Not to be confused with Ellipsis.

An ellipse obtained as the intersection of a cone with an inclined plane

In mathematics, an ellipse is a curve in a plane surrounding two focal points such that the sum of the distances to the two focal points is constant for every point on the curve. As such, it is a generalization of a circle, which is a special type of an ellipse having both focal points at the same location. The shape of an ellipse (how "elongated" it is) is represented by its eccentricity, which for an ellipse can be any number from 0 (the limiting case of a circle) to arbitrarily close to but less than 1.
Ellipses are the closed type of conic section: a plane curve resulting from the intersection of a cone by a plane (see figure to the right). Ellipses have many similarities with the other two forms of conic sections: parabolas and hyperbolas, both of which are open and unbounded. The cross section of a cylinder is an ellipse, unless the section is parallel to the axis of the cylinder.
··········
Task requirements:
1 > Print the ellipse passage again word for word.
2 > Give back the entries from the line that contains "What is the distance" through the last line of the entries, inclusive, with "concrete sidewalk" swapped for "paved walkway" and everything else left as it is.

Supplied material:
··········
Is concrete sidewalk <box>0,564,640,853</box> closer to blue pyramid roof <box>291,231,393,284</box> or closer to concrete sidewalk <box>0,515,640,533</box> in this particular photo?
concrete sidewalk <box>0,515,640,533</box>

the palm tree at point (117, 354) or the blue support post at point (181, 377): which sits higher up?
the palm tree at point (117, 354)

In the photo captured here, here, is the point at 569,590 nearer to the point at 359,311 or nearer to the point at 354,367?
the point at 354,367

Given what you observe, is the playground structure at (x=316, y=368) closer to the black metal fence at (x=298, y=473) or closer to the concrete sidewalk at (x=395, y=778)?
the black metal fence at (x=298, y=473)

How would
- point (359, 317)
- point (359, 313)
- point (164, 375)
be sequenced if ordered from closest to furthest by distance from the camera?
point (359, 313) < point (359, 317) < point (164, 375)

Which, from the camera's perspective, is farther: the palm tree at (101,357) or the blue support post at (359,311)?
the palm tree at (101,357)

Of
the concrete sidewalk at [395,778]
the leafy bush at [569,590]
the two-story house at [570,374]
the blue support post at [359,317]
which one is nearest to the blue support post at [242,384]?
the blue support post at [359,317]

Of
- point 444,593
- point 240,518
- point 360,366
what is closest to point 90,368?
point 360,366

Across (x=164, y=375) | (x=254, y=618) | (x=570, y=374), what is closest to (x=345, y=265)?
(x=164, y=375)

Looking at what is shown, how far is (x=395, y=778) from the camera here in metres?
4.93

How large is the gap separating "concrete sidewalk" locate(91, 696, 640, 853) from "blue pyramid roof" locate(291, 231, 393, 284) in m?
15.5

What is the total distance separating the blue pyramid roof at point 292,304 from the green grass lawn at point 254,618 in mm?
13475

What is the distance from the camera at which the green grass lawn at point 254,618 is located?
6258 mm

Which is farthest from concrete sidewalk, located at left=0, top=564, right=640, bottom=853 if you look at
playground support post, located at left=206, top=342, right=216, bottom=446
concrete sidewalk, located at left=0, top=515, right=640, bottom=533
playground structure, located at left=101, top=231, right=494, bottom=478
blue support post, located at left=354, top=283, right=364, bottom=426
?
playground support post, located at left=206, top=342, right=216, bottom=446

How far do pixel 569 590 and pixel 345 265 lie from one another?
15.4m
··········
Task answers:
1 >
Not to be confused with Ellipsis.

An ellipse obtained as the intersection of a cone with an inclined plane

In mathematics, an ellipse is a curve in a plane surrounding two focal points such that the sum of the distances to the two focal points is constant for every point on the curve. As such, it is a generalization of a circle, which is a special type of an ellipse having both focal points at the same location. The shape of an ellipse (how "elongated" it is) is represented by its eccentricity, which for an ellipse can be any number from 0 (the limiting case of a circle) to arbitrarily close to but less than 1.
Ellipses are the closed type of conic section: a plane curve resulting from the intersection of a cone by a plane (see figure to the right). Ellipses have many similarities with the other two forms of conic sections: parabolas and hyperbolas, both of which are open and unbounded. The cross section of a cylinder is an ellipse, unless the section is parallel to the axis of the cylinder.

2 >
What is the distance from the camera at which the green grass lawn at point 254,618 is located?
6258 mm

Which is farthest from paved walkway, located at left=0, top=564, right=640, bottom=853 if you look at
playground support post, located at left=206, top=342, right=216, bottom=446
paved walkway, located at left=0, top=515, right=640, bottom=533
playground structure, located at left=101, top=231, right=494, bottom=478
blue support post, located at left=354, top=283, right=364, bottom=426
?
playground support post, located at left=206, top=342, right=216, bottom=446

How far do pixel 569 590 and pixel 345 265 lie from one another?
15.4m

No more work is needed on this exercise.